This poem acquired its name when it was included in a book of poems. Before that time, it was untitled. Even when the author published it in a book of his poems, it remained unchristened. In the table of contents, the first line of the poem was used in place of a name.
Editor Arthur Quiller-Couch put a stop to that foolishness when he republished the poem. He named it “Invictus,” which is perfect.
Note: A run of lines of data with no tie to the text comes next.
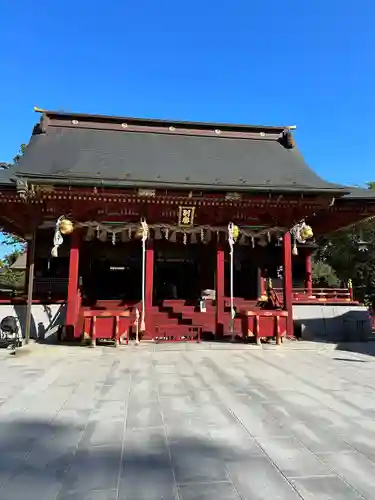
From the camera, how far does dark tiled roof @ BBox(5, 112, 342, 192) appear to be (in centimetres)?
1125

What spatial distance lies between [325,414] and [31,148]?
13989 millimetres

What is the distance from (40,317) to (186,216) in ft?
19.5

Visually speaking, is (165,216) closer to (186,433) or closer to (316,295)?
(316,295)

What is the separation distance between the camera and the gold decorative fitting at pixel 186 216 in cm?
1170

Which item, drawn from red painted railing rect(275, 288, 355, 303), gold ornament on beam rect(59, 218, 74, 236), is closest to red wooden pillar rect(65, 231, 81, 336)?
gold ornament on beam rect(59, 218, 74, 236)

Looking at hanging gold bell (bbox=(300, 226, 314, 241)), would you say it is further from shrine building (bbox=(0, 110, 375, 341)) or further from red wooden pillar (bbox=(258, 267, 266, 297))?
red wooden pillar (bbox=(258, 267, 266, 297))

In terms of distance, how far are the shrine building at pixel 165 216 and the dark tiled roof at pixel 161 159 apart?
0.06 metres

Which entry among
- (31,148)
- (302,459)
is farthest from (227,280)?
(302,459)

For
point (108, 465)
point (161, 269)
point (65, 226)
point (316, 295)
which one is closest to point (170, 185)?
point (65, 226)

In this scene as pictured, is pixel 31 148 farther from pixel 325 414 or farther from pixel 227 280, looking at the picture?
pixel 325 414

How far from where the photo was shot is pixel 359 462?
303 cm

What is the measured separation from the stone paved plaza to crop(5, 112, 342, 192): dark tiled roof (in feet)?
20.2

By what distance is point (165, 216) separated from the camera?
39.7 ft

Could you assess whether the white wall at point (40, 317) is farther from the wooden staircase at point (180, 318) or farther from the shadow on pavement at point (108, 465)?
the shadow on pavement at point (108, 465)
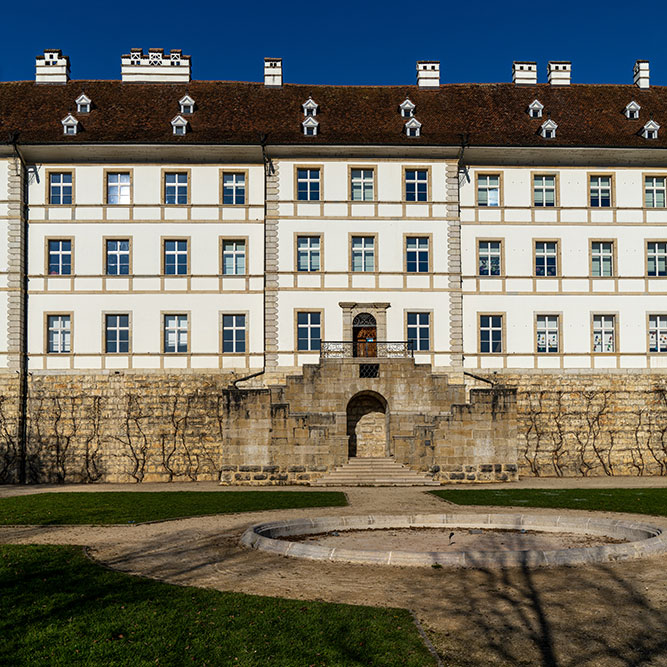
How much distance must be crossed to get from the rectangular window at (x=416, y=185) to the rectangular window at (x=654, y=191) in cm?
890

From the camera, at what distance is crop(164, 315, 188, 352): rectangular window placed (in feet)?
104

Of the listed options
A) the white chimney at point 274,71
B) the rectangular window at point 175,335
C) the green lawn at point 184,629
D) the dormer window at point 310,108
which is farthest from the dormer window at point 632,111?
the green lawn at point 184,629

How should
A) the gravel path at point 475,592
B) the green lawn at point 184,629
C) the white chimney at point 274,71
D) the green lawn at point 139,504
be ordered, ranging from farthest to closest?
1. the white chimney at point 274,71
2. the green lawn at point 139,504
3. the gravel path at point 475,592
4. the green lawn at point 184,629

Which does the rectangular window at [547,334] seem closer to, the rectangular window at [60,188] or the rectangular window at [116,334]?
the rectangular window at [116,334]

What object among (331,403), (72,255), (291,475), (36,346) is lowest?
(291,475)

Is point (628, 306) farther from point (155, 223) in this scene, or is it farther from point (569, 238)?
point (155, 223)

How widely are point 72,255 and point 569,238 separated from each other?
19.3 metres

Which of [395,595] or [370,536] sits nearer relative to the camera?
[395,595]

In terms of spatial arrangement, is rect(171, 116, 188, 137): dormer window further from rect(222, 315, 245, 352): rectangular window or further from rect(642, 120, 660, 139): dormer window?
rect(642, 120, 660, 139): dormer window

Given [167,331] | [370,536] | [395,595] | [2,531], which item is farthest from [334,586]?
[167,331]

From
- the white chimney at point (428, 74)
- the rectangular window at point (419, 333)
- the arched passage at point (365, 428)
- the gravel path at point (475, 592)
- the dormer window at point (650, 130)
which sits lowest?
the gravel path at point (475, 592)

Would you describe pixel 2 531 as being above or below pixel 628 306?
below

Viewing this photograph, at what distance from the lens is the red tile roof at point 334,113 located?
32.5 metres

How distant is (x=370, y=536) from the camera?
1493cm
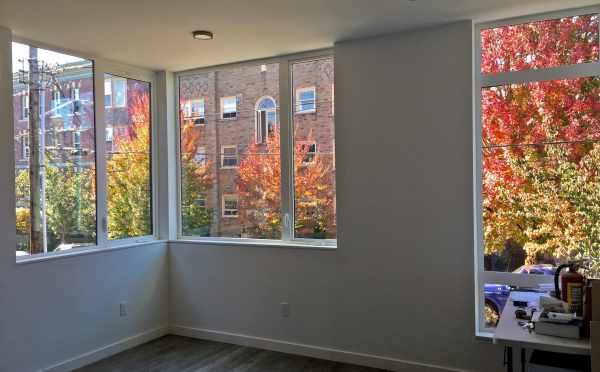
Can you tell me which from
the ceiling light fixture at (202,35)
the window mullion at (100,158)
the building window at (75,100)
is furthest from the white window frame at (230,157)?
the building window at (75,100)

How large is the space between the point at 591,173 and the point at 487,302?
3.89 feet

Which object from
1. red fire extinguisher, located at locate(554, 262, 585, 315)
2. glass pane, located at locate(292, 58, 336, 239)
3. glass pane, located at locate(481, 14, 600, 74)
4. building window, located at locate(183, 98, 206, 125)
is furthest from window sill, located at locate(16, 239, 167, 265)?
red fire extinguisher, located at locate(554, 262, 585, 315)

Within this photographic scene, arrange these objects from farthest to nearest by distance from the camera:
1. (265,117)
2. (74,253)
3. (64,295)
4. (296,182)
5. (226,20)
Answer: (265,117), (296,182), (74,253), (64,295), (226,20)

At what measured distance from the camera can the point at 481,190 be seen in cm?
363

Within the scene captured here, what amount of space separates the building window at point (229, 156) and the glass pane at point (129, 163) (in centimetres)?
82

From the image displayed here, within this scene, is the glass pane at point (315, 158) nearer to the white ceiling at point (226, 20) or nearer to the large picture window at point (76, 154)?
the white ceiling at point (226, 20)

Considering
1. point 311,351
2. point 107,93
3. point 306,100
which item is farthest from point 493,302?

It means “unconquered,” and it describes the poem to a T. The author thanks the gods for the pure will to succeed.
Out of the night that covers me,
Black as the pit from pole to pole,
I thank whatever gods may be
For my unconquerable soul.
In the fell clutch of circumstance
I have not winced nor cried aloud.
Under the bludgeonings of chance
My head is bloody, but unbowed.
Beyond this place of wrath and tears
Looms but the horror of the shade,
And yet the menace of the years
Finds and shall find me unafraid.
It matters not how strait the gate,
How charged with punishments the scroll,
I am the master of my fate:
I am the captain of my soul.
William Ernest Henley 1875
A little bit of that kind of determination will go a long way in your stenography classes. Not everything about court reporting will be easy to learn. There will be times when you need that extra push.
You can do it. You are the master of your fate. You are the captain of your soul.